*PROBLEM SET:*
a: Translate this sentence from the article on 1978 and global prosperity into Spanish: "Its measure of prosperity fails to account for social factors and environmental costs."
b: Summarize the article on 1978 and global prosperity in two sentences.
c: From the article on 1978 and global prosperity, write out everything from "Governments have tended" down to "become more prosperous.".

*SOURCE:*
.....
Friday, July 12, 2013

The wonder year: Why 1978 was the best year ever

Editorial: "Bring back the spirit of '78"

PECULIAR fashion choices, an oil crisis and embarrassing hairstyles notwithstanding, the 1970s were the good old days. A new study of global wealth says prosperity peaked at the end of that decade. Economic policy-makers, take note: we have been heading downhill since 1978 (see "1978: in this year...").

Governments have tended to build economic policies around gross domestic product (GDP), the sum of all monetary transactions in an economy. GDP has risen fairly steadily ? and often dramatically ? since the second world war, implying the world has become more prosperous.

Critics point out, however, that GDP only tells part of the story (see graphs). Its measure of prosperity fails to account for social factors and environmental costs. Oil spills and crime, for example, increase GDP because money must be spent on clean-up and replacement of lost goods, yet few would claim that they increase the general well-being of a state.

To correct this, many economists have begun searching for more comprehensive measures of economic progress that reflect the overall state of a country. One that has been widely used is the Genuine Progress Indicator (GPI), which adjusts expenditure in 26 ways to account for social and environmental costs, such as pollution, crime and inequality, and for beneficial activities where no money changes hands, such as housework and volunteering.

Ida Kubiszewski and Robert Costanza at the Australian National University in Canberra and their colleagues gathered estimates of GPI for 17 countries ? totalling more than half the world's population and GDP ? and assembled them into the first-ever global picture of how GPI has changed over the years. They found that GPI per person peaked in 1978 and has been declining slowly but steadily ever since (Ecological Economics, doi.org/m53). This contrasts sharply with the steady increase in GDP per capita since then, and implies that social and environmental woes have outpaced the growth of monetary wealth.

"We're not making a social profit," says Costanza. In particular, growing inequality of incomes and environmental degradation are the biggest factors dragging GPI down.
.....
*SUPPLIED ENTRIES:*
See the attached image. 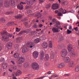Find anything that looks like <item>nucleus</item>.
Returning <instances> with one entry per match:
<instances>
[{
	"mask_svg": "<svg viewBox=\"0 0 79 79\" xmlns=\"http://www.w3.org/2000/svg\"><path fill=\"white\" fill-rule=\"evenodd\" d=\"M13 56L15 58H19V59L18 60V61L19 62V63L18 64L19 66H21L20 64H21L23 63L24 62V58L22 57H20V54L19 53H15L13 55Z\"/></svg>",
	"mask_w": 79,
	"mask_h": 79,
	"instance_id": "1",
	"label": "nucleus"
},
{
	"mask_svg": "<svg viewBox=\"0 0 79 79\" xmlns=\"http://www.w3.org/2000/svg\"><path fill=\"white\" fill-rule=\"evenodd\" d=\"M60 54L62 57H64L66 56L67 55V54H68L67 50L65 49H63L61 51Z\"/></svg>",
	"mask_w": 79,
	"mask_h": 79,
	"instance_id": "2",
	"label": "nucleus"
},
{
	"mask_svg": "<svg viewBox=\"0 0 79 79\" xmlns=\"http://www.w3.org/2000/svg\"><path fill=\"white\" fill-rule=\"evenodd\" d=\"M32 67L34 69L37 70L39 69V65L36 63H33L32 64Z\"/></svg>",
	"mask_w": 79,
	"mask_h": 79,
	"instance_id": "3",
	"label": "nucleus"
},
{
	"mask_svg": "<svg viewBox=\"0 0 79 79\" xmlns=\"http://www.w3.org/2000/svg\"><path fill=\"white\" fill-rule=\"evenodd\" d=\"M27 46L28 47L32 48L35 47V44L32 42H28L27 44Z\"/></svg>",
	"mask_w": 79,
	"mask_h": 79,
	"instance_id": "4",
	"label": "nucleus"
},
{
	"mask_svg": "<svg viewBox=\"0 0 79 79\" xmlns=\"http://www.w3.org/2000/svg\"><path fill=\"white\" fill-rule=\"evenodd\" d=\"M45 55L44 51H41L40 52V60H44V56Z\"/></svg>",
	"mask_w": 79,
	"mask_h": 79,
	"instance_id": "5",
	"label": "nucleus"
},
{
	"mask_svg": "<svg viewBox=\"0 0 79 79\" xmlns=\"http://www.w3.org/2000/svg\"><path fill=\"white\" fill-rule=\"evenodd\" d=\"M22 4L23 5L24 4H26V3L21 2L17 6V8L18 9H19V10H22L23 9V5H22Z\"/></svg>",
	"mask_w": 79,
	"mask_h": 79,
	"instance_id": "6",
	"label": "nucleus"
},
{
	"mask_svg": "<svg viewBox=\"0 0 79 79\" xmlns=\"http://www.w3.org/2000/svg\"><path fill=\"white\" fill-rule=\"evenodd\" d=\"M1 34L2 35H7V36H8V37H10L13 36V35L11 34L8 33V32H7L6 31H3V32L1 33Z\"/></svg>",
	"mask_w": 79,
	"mask_h": 79,
	"instance_id": "7",
	"label": "nucleus"
},
{
	"mask_svg": "<svg viewBox=\"0 0 79 79\" xmlns=\"http://www.w3.org/2000/svg\"><path fill=\"white\" fill-rule=\"evenodd\" d=\"M38 55H39V53L37 51H35L33 53V56L35 59L38 57Z\"/></svg>",
	"mask_w": 79,
	"mask_h": 79,
	"instance_id": "8",
	"label": "nucleus"
},
{
	"mask_svg": "<svg viewBox=\"0 0 79 79\" xmlns=\"http://www.w3.org/2000/svg\"><path fill=\"white\" fill-rule=\"evenodd\" d=\"M58 8V5L57 4H53L52 6V9L53 10H56Z\"/></svg>",
	"mask_w": 79,
	"mask_h": 79,
	"instance_id": "9",
	"label": "nucleus"
},
{
	"mask_svg": "<svg viewBox=\"0 0 79 79\" xmlns=\"http://www.w3.org/2000/svg\"><path fill=\"white\" fill-rule=\"evenodd\" d=\"M58 28H56V27H54L52 29V31L53 32H54L55 33H57L59 32V30H58Z\"/></svg>",
	"mask_w": 79,
	"mask_h": 79,
	"instance_id": "10",
	"label": "nucleus"
},
{
	"mask_svg": "<svg viewBox=\"0 0 79 79\" xmlns=\"http://www.w3.org/2000/svg\"><path fill=\"white\" fill-rule=\"evenodd\" d=\"M12 44L11 43H8L6 45V47L8 50H10L12 47Z\"/></svg>",
	"mask_w": 79,
	"mask_h": 79,
	"instance_id": "11",
	"label": "nucleus"
},
{
	"mask_svg": "<svg viewBox=\"0 0 79 79\" xmlns=\"http://www.w3.org/2000/svg\"><path fill=\"white\" fill-rule=\"evenodd\" d=\"M65 64L63 63H61L60 64H58L57 65V68H63L65 66Z\"/></svg>",
	"mask_w": 79,
	"mask_h": 79,
	"instance_id": "12",
	"label": "nucleus"
},
{
	"mask_svg": "<svg viewBox=\"0 0 79 79\" xmlns=\"http://www.w3.org/2000/svg\"><path fill=\"white\" fill-rule=\"evenodd\" d=\"M59 25H60V22H57L55 26L56 27H58L59 29H60V30H63V28L61 27V26L58 27V26Z\"/></svg>",
	"mask_w": 79,
	"mask_h": 79,
	"instance_id": "13",
	"label": "nucleus"
},
{
	"mask_svg": "<svg viewBox=\"0 0 79 79\" xmlns=\"http://www.w3.org/2000/svg\"><path fill=\"white\" fill-rule=\"evenodd\" d=\"M34 1H35V0H32V1H26V2L28 5H32V2H34Z\"/></svg>",
	"mask_w": 79,
	"mask_h": 79,
	"instance_id": "14",
	"label": "nucleus"
},
{
	"mask_svg": "<svg viewBox=\"0 0 79 79\" xmlns=\"http://www.w3.org/2000/svg\"><path fill=\"white\" fill-rule=\"evenodd\" d=\"M67 48L69 52H71V49L72 48V45H71V44H68V45Z\"/></svg>",
	"mask_w": 79,
	"mask_h": 79,
	"instance_id": "15",
	"label": "nucleus"
},
{
	"mask_svg": "<svg viewBox=\"0 0 79 79\" xmlns=\"http://www.w3.org/2000/svg\"><path fill=\"white\" fill-rule=\"evenodd\" d=\"M22 72L21 71H20V70H18L16 73V74H13L12 75V76H17V75H19V74H22Z\"/></svg>",
	"mask_w": 79,
	"mask_h": 79,
	"instance_id": "16",
	"label": "nucleus"
},
{
	"mask_svg": "<svg viewBox=\"0 0 79 79\" xmlns=\"http://www.w3.org/2000/svg\"><path fill=\"white\" fill-rule=\"evenodd\" d=\"M42 47H43V48H47V43L45 42H44L42 44Z\"/></svg>",
	"mask_w": 79,
	"mask_h": 79,
	"instance_id": "17",
	"label": "nucleus"
},
{
	"mask_svg": "<svg viewBox=\"0 0 79 79\" xmlns=\"http://www.w3.org/2000/svg\"><path fill=\"white\" fill-rule=\"evenodd\" d=\"M70 61V58L68 57H66L65 58V62L66 63H68Z\"/></svg>",
	"mask_w": 79,
	"mask_h": 79,
	"instance_id": "18",
	"label": "nucleus"
},
{
	"mask_svg": "<svg viewBox=\"0 0 79 79\" xmlns=\"http://www.w3.org/2000/svg\"><path fill=\"white\" fill-rule=\"evenodd\" d=\"M8 65L6 63H4L2 64V68L3 69H6L7 68Z\"/></svg>",
	"mask_w": 79,
	"mask_h": 79,
	"instance_id": "19",
	"label": "nucleus"
},
{
	"mask_svg": "<svg viewBox=\"0 0 79 79\" xmlns=\"http://www.w3.org/2000/svg\"><path fill=\"white\" fill-rule=\"evenodd\" d=\"M8 39V37L5 36H2L1 38V40H6Z\"/></svg>",
	"mask_w": 79,
	"mask_h": 79,
	"instance_id": "20",
	"label": "nucleus"
},
{
	"mask_svg": "<svg viewBox=\"0 0 79 79\" xmlns=\"http://www.w3.org/2000/svg\"><path fill=\"white\" fill-rule=\"evenodd\" d=\"M49 47L52 48L53 47V45H52V41H50L49 42Z\"/></svg>",
	"mask_w": 79,
	"mask_h": 79,
	"instance_id": "21",
	"label": "nucleus"
},
{
	"mask_svg": "<svg viewBox=\"0 0 79 79\" xmlns=\"http://www.w3.org/2000/svg\"><path fill=\"white\" fill-rule=\"evenodd\" d=\"M74 64V62L73 61H71L69 64V65L70 67H72V66H73Z\"/></svg>",
	"mask_w": 79,
	"mask_h": 79,
	"instance_id": "22",
	"label": "nucleus"
},
{
	"mask_svg": "<svg viewBox=\"0 0 79 79\" xmlns=\"http://www.w3.org/2000/svg\"><path fill=\"white\" fill-rule=\"evenodd\" d=\"M4 6L5 7L7 8L9 6V4L8 3V1H6L4 3Z\"/></svg>",
	"mask_w": 79,
	"mask_h": 79,
	"instance_id": "23",
	"label": "nucleus"
},
{
	"mask_svg": "<svg viewBox=\"0 0 79 79\" xmlns=\"http://www.w3.org/2000/svg\"><path fill=\"white\" fill-rule=\"evenodd\" d=\"M34 43H35V44H37V43L40 42V40L39 38L35 39L34 40Z\"/></svg>",
	"mask_w": 79,
	"mask_h": 79,
	"instance_id": "24",
	"label": "nucleus"
},
{
	"mask_svg": "<svg viewBox=\"0 0 79 79\" xmlns=\"http://www.w3.org/2000/svg\"><path fill=\"white\" fill-rule=\"evenodd\" d=\"M21 40H22V37H19L17 38L16 39V42L17 43H19Z\"/></svg>",
	"mask_w": 79,
	"mask_h": 79,
	"instance_id": "25",
	"label": "nucleus"
},
{
	"mask_svg": "<svg viewBox=\"0 0 79 79\" xmlns=\"http://www.w3.org/2000/svg\"><path fill=\"white\" fill-rule=\"evenodd\" d=\"M11 3V5H12L14 6V5H15V2L13 0H10L9 1V3Z\"/></svg>",
	"mask_w": 79,
	"mask_h": 79,
	"instance_id": "26",
	"label": "nucleus"
},
{
	"mask_svg": "<svg viewBox=\"0 0 79 79\" xmlns=\"http://www.w3.org/2000/svg\"><path fill=\"white\" fill-rule=\"evenodd\" d=\"M22 52L23 53H26V52H27V48H23L22 50Z\"/></svg>",
	"mask_w": 79,
	"mask_h": 79,
	"instance_id": "27",
	"label": "nucleus"
},
{
	"mask_svg": "<svg viewBox=\"0 0 79 79\" xmlns=\"http://www.w3.org/2000/svg\"><path fill=\"white\" fill-rule=\"evenodd\" d=\"M22 16H23V15L21 14H19L17 16H15V17L16 18L18 19V18H21L22 17Z\"/></svg>",
	"mask_w": 79,
	"mask_h": 79,
	"instance_id": "28",
	"label": "nucleus"
},
{
	"mask_svg": "<svg viewBox=\"0 0 79 79\" xmlns=\"http://www.w3.org/2000/svg\"><path fill=\"white\" fill-rule=\"evenodd\" d=\"M71 33H72V31H70L68 29L67 30V34H71Z\"/></svg>",
	"mask_w": 79,
	"mask_h": 79,
	"instance_id": "29",
	"label": "nucleus"
},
.....
*ANSWERS TO THE PROBLEMS:*
a: Su medida de la prosperidad no tiene en cuenta los factores sociales ni los costos ambientales.

b: Researchers at the Australian National University combined Genuine Progress Indicator (GPI) estimates for 17 countries and found that GPI per person peaked in 1978 and has declined steadily since, even as GDP per capita kept rising. Unlike GDP, GPI accounts for social and environmental costs and for unpaid beneficial activities, and growing income inequality and environmental degradation are the biggest factors dragging it down.

c:
Governments have tended to build economic policies around gross domestic product (GDP), the sum of all monetary transactions in an economy. GDP has risen fairly steadily ? and often dramatically ? since the second world war, implying the world has become more prosperous.